Journal of Climate, in press.
Michela Biasutti
Lamont-Doherty Earth Observatory, Earth Institute
at Columbia University, Palisades, NY
Isaac M. Held
Geophysical Fluid Dynamics Laboratory, Princeton, NJ
Adam H. Sobel
Department of Applied Physics and Applied Mathematics and Department of Earth and Environmental Sciences,
Columbia University, New York, NY.
Alessandra Giannini
International Research Institute for Climate and Society, Earth Institute
at Columbia University, Palisades, NY
Abstract
The outlook for Sahel precipitation in coupled simulations of the 21st century is very
uncertain, with different models disagreeing even on the sign of the anomalies. Such
disagreement is especially surprising in light of the robust response of the same coupled
models to the 20th century forcings.
We present a statistical analysis of the pre-industrial, 20th century and A1B scenario
simulations performed by thirteen modeling groups in preparation for the IPCC fourth
assessment report.
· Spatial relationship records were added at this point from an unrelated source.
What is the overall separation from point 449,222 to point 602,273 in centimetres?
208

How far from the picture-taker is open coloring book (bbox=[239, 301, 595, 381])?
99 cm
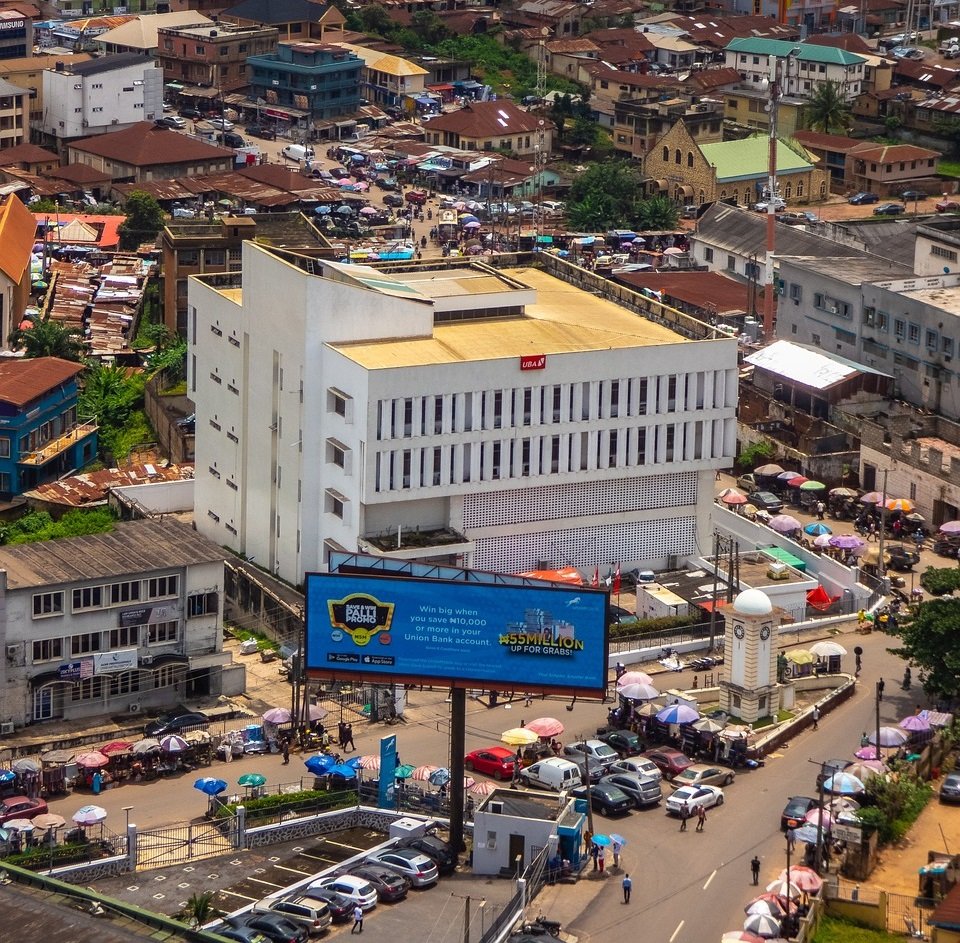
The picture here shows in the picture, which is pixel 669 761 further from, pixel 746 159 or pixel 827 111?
pixel 827 111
We show that the relationship that links Sahel rainfall anomalies to
tropical SST anomalies at interannual time scales in observations is reproduced by a
vast majority of models in all simulations, independently of the change in the basic state
as the world warms. Moreover, the same SST/Sahel relationship can be used to predict
the simulated 20th century changes in Sahel rainfall from each modelŐs simulation of
changes in Indo-Pacific SST and Atlantic SST meridional gradient. Conversely, such
a relationship does not explain the rainfall trend in the 21st century in a majority of
models.
We argue that consideration of African environments in a global climate context is indispensable if we are to exploit advances in our physical understanding of recent variability and trends to shape our outlook on future climate change, to inform the debate between proponents of mitigation v. adaptation strategies, and to plan and implement well-informed policymaking action at national, regional and continental scales.